From db1b9fd75a2056c7feeadaa08c46135013a35afc Mon Sep 17 00:00:00 2001
From: Daniel Thom <daniel.thom@nrel.gov>
Date: Fri, 30 Jan 2026 09:37:43 -0700
Subject: [PATCH 1/4] Fix show data-table command

The CLI command stride data-tables show was not filtering the table for
the project's country.
---
 src/stride/project.py | 22 ++++++++++++++++++----
 tests/test_project.py | 19 +++++++++++++++++++
 2 files changed, 37 insertions(+), 4 deletions(-)

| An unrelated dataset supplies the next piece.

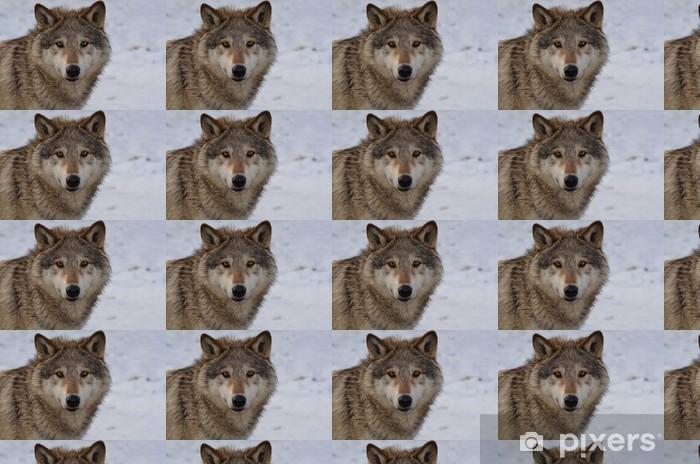 Papier peint vinyle sur mesure Loup nord-américain - Thèmes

diff --git a/src/stride/project.py b/src/stride/project.py
index e927b29..f8525e4 100644
--- a/src/stride/project.py
+++ b/src/stride/project.py
@@ -651,16 +651,30 @@ def get_energy_projection(self, scenario: str | None = None) -> DuckDBPyRelation
         )
 
     def show_data_table(self, scenario: str, data_table_id: str, limit: int = 20) -> None:
-        """Print a limited number of rows of the data table to the console."""
+        """Print a limited number of rows of the data table to the console.
+
+        Data is filtered by the project's country if the table has a geography column.
+        """
         table = make_dsgrid_data_table_name(scenario, data_table_id)
-        self._show_table(table, limit=limit)
+        self._show_table(table, limit=limit, filter_by_country=True)
 
-    def _show_table(self, table: str, limit: int = 20) -> None:
-        rel = self._con.sql(f"SELECT * FROM {table} LIMIT ?", params=(limit,))
+    def _show_table(self, table: str, limit: int = 20, filter_by_country: bool = False) -> None:
+        if filter_by_country and self._table_has_geography_column(table):
+            rel = self._con.sql(
+                f"SELECT * FROM {table} WHERE geography = ? LIMIT ?",
+                params=(self._config.country, limit),
+            )
+        else:
+            rel = self._con.sql(f"SELECT * FROM {table} LIMIT ?", params=(limit,))
         # DuckDB doesn't seem to provide a way to change the number of rows displayed.
         # If this is an issue, we could redirect to Pandas and customize the output.
         print(rel)
 
+    def _table_has_geography_column(self, table: str) -> bool:
+        """Check if a table has a geography column."""
+        columns = [x[0] for x in self._con.sql(f"DESCRIBE {table}").fetchall()]
+        return "geography" in columns
+
     def get_table_overrides(self) -> dict[str, list[str]]:
         """Return a dictionary of tables being overridden for each scenario."""
         overrides: dict[str, list[str]] = defaultdict(list)
diff --git a/tests/test_project.py b/tests/test_project.py
index 47fc3c7..b2b9626 100644
--- a/tests/test_project.py
+++ b/tests/test_project.py
@@ -49,6 +49,25 @@ def test_show_data_table(default_project: Project) -> None:
         assert result.exit_code == 0
 
 
+def test_show_data_table_filters_by_country(default_project: Project) -> None:
+    """Test that data-tables show filters by the project's country.
+
+    The test project uses country_1, so gdp data should only show country_1,
+    not country_2 (which also exists in the global-test dataset).
+    """
+    project = default_project
+    runner = CliRunner()
+    # The test project is configured for country_1
+    assert project.config.country == "country_1"
+    # Show gdp data - should only show country_1 data
+    result = runner.invoke(cli, ["data-tables", "show", str(project.path), "gdp", "-l", "100"])
+    assert result.exit_code == 0
+    # country_1 should appear in the output (it's the project's country)
+    assert "country_1" in result.stdout
+    # country_2 should NOT appear - the data should be filtered by project country
+    assert "country_2" not in result.stdout
+
+
 def test_show_calculated_table(default_project: Project) -> None:
     project = default_project
     runner = CliRunner()

From 572fa53b837aa8c2555aa192265c3091a7949717 Mon Sep 17 00:00:00 2001
From: Daniel Thom <daniel.thom@nrel.gov>
Date: Fri, 30 Jan 2026 12:31:34 -0700
Subject: [PATCH 2/4] Filter correct years

---
 src/stride/project.py | 53 ++++++++++++++++++++++++++++++++-----------
 tests/test_project.py | 46 ++++++++++++++++++++++++++++++-------
 2 files changed, 78 insertions(+), 21 deletions(-)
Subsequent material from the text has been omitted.